CHAPTER XXVII

"The shadow that fell from the tall sunflowers."

How Klara Goldstein spent that terrible night she never fully realized. After half an hour or so she dragged herself up from the floor. Full consciousness had returned to her, and with it the power to feel, to understand and to fear.

A hideous, awful terror was upon her which seemed to freeze her through and through; a cold sweat broke out all over her body, and she was trembling from head to foot.
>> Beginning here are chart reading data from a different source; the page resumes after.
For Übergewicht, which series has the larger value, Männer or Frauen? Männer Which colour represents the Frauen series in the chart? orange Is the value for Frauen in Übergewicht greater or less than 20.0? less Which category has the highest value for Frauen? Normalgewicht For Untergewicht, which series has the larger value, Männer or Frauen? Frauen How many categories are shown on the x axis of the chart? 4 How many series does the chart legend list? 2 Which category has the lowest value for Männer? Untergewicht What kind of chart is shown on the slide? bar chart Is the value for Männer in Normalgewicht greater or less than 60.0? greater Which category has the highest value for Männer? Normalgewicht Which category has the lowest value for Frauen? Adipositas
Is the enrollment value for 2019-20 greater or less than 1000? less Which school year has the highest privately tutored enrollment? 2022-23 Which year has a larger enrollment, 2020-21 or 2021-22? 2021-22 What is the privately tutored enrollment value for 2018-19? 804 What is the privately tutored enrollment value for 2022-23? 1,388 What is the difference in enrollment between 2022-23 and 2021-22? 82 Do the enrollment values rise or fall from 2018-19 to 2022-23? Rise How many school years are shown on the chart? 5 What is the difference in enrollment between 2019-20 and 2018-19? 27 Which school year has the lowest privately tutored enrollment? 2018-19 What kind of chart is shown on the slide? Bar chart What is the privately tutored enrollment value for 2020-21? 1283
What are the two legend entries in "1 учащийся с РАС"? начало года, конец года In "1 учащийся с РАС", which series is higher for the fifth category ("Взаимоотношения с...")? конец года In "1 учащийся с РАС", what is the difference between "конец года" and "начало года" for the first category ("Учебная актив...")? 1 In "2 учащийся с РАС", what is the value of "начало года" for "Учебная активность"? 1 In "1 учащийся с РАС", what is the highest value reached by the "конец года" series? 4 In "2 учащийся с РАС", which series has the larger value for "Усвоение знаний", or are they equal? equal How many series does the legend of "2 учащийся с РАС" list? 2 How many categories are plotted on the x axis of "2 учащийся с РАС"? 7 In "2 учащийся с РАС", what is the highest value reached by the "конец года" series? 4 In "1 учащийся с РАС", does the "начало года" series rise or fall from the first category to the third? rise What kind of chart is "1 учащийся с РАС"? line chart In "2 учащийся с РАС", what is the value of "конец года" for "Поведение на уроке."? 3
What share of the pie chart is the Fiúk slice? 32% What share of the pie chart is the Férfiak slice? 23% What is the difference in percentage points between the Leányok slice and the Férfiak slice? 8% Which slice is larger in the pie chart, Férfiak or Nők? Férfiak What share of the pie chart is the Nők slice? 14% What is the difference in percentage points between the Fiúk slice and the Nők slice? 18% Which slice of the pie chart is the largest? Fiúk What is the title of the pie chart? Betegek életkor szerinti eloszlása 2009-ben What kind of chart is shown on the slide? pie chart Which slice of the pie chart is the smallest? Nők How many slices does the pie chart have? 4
She crawled as far as the narrow little bed which was in a corner of the room, and just managed to throw herself upon it, on her back, and there to remain inert, perished with cold, racked with shivers, her eyes staring upwards into the darkness, her ears strained to listen to every sound that came from the other side of the door.

But gradually, as she lay, her senses became more alive; the power to think coherently, to reason with her fears, asserted itself more and more over those insane terrors which had paralysed her will and her heart. She did begin to think—not only of herself and of her miserable position, but of the man who lay outside—dying or dead.

Yes! That soon became the most insistent thought.

Leopold Hirsch, having done the awful deed, had fled, of course, but his victim might not be dead, he might be only wounded and dying for want of succour. Klara—closing her eyes—could almost picture him, groaning and perhaps trying to drag himself up in a vain endeavour to get help.

Then she rose—wretched, broken, terrified—but nevertheless resolved to put all selfish fears aside and to ascertain the full extent of the tragedy which had been enacted outside her door. She lit the storm-lantern, then, with it in her hand, she went through the tap-room and opened the front door.

She knew well the risks which she was running, going out like this into the night, and alone. Any passer-by might see her—ask questions, suspect her of connivance when she told what it was that she had come out to seek in the darkness behind her own back door. But to this knowledge and this small additional fear she resolutely closed her mind. Drawing the door to behind her, she stepped out on to the verandah and thence down the few steps into the road below.

A slight breeze had sprung up within the last half-hour, and had succeeded in chasing away the heavy banks of cloud which had hung over the sky earlier in the evening.